*EXERCISE DATA*:

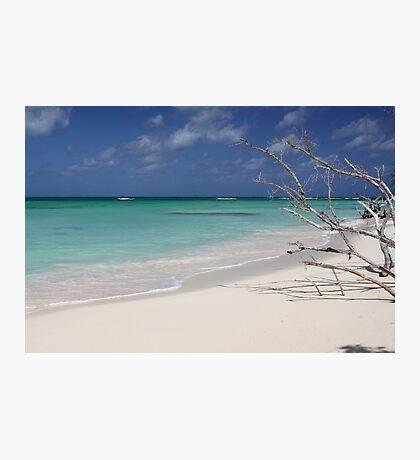 Beach Music Photographic Print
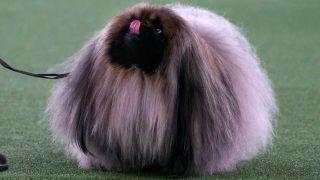 Westminster Dog Show: Wasabi the Pekingese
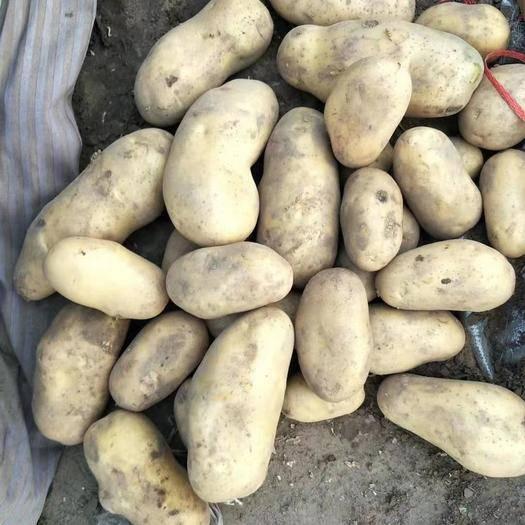 河北省承德市围场满族蒙古族自治县荷兰15号土豆 活我说好,不行。您说好,那才是您最满意的。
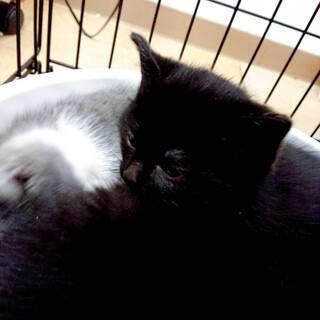 もうすぐ2ヶ月になる子猫が1匹います。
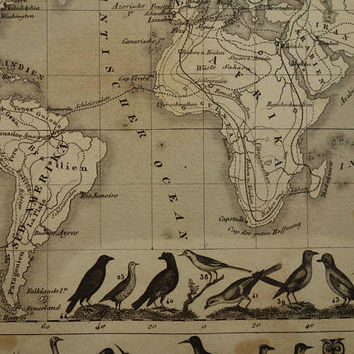 1849 old worldmap illustrated with birds - original antique world map - bird and fish migration Mercator projection vinatge maps 9x11 inch
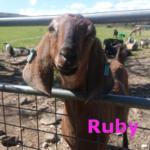 Ruby- new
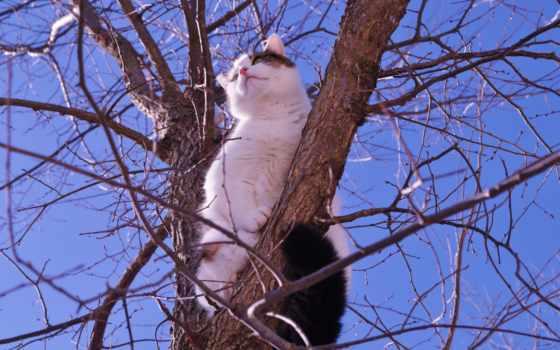 кот на дереве Фон № 6488 разрешение 4288x2848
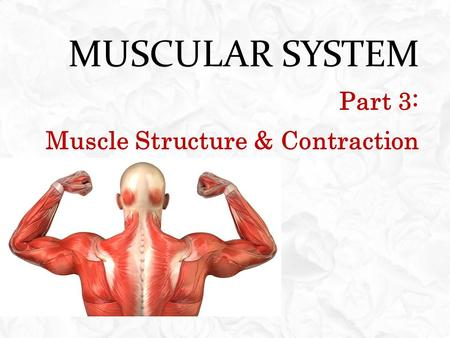 MUSCULAR SYSTEM Part 3: Muscle Structure & Contraction.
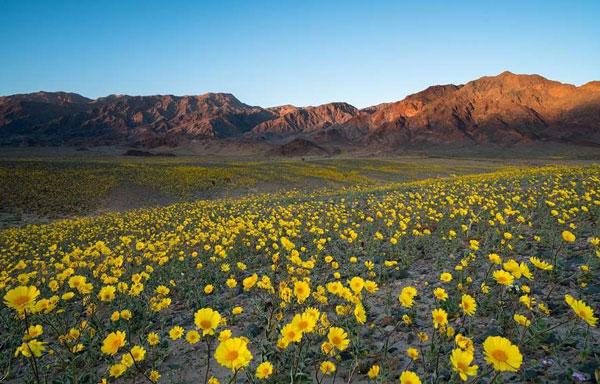 Долина Смерти в Америке весной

*ACTIVITY*: Copy word for word the lines above, starting at the line containing "河北省承德市围场满族蒙古族自" and ending at the line containing "MUSCULAR SYSTEM Part", inclusive, with no pictures.

*ANSWER SECTION*:
 河北省承德市围场满族蒙古族自治县荷兰15号土豆 活我说好,不行。您说好,那才是您最满意的。
 もうすぐ2ヶ月になる子猫が1匹います。
 1849 old worldmap illustrated with birds - original antique world map - bird and fish migration Mercator projection vinatge maps 9x11 inch
 Ruby- new
 кот на дереве Фон № 6488 разрешение 4288x2848
 MUSCULAR SYSTEM Part 3: Muscle Structure & Contraction.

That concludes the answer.